[Stored data entries]
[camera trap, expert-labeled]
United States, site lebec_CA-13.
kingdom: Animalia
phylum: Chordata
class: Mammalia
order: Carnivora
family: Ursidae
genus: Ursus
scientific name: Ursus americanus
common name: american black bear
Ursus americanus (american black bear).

...

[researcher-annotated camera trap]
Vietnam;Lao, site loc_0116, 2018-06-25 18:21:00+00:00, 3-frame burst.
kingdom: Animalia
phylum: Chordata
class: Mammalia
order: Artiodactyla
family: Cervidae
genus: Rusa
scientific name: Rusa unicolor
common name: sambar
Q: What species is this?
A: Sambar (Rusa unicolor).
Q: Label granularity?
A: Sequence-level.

==

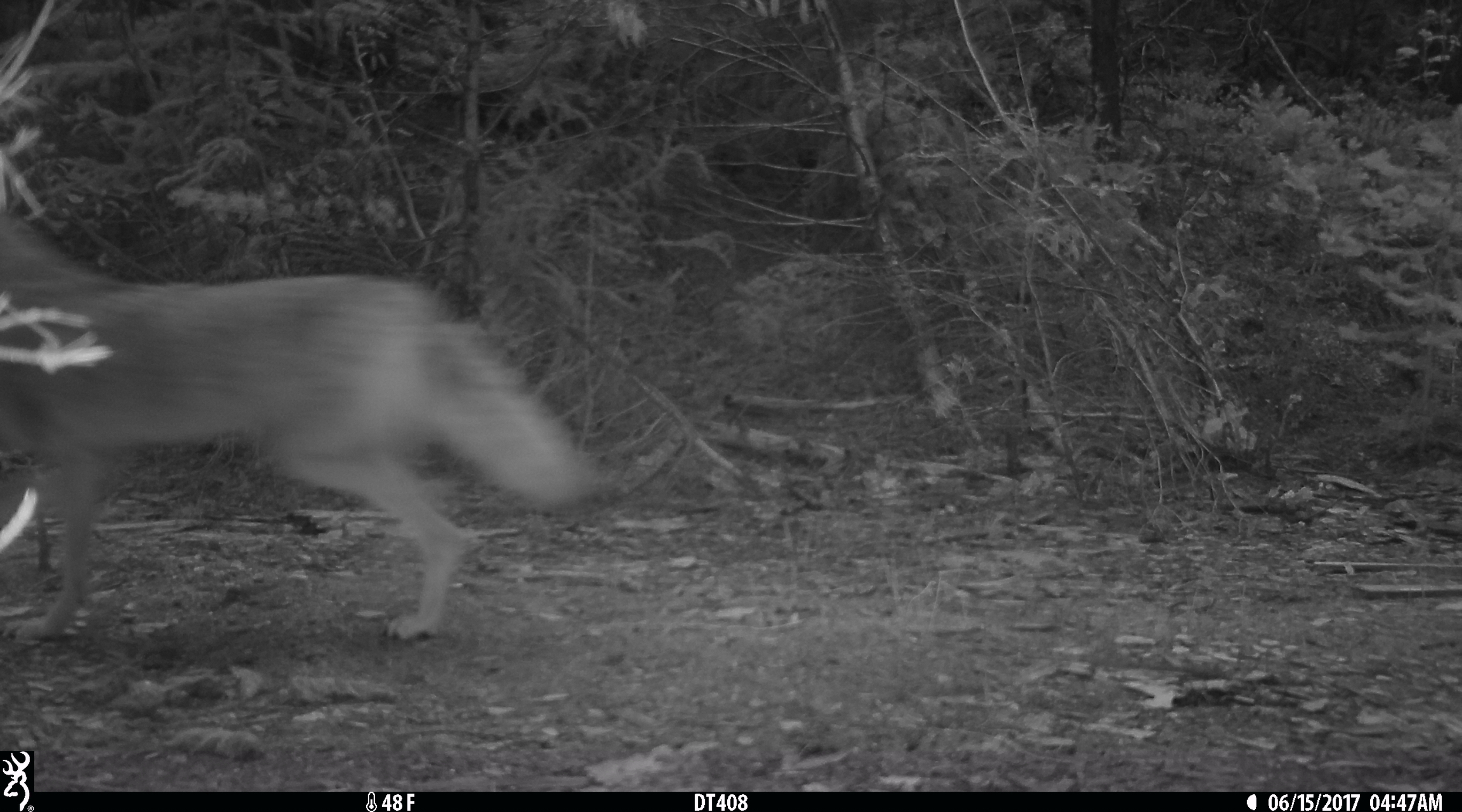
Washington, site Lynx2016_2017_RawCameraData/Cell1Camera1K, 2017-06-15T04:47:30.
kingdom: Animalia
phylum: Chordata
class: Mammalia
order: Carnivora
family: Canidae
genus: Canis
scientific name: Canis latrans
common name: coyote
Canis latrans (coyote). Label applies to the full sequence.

» Problem requirements
Using the records, find how many lines include the string "site" and report that number alone.

» Response to this task
3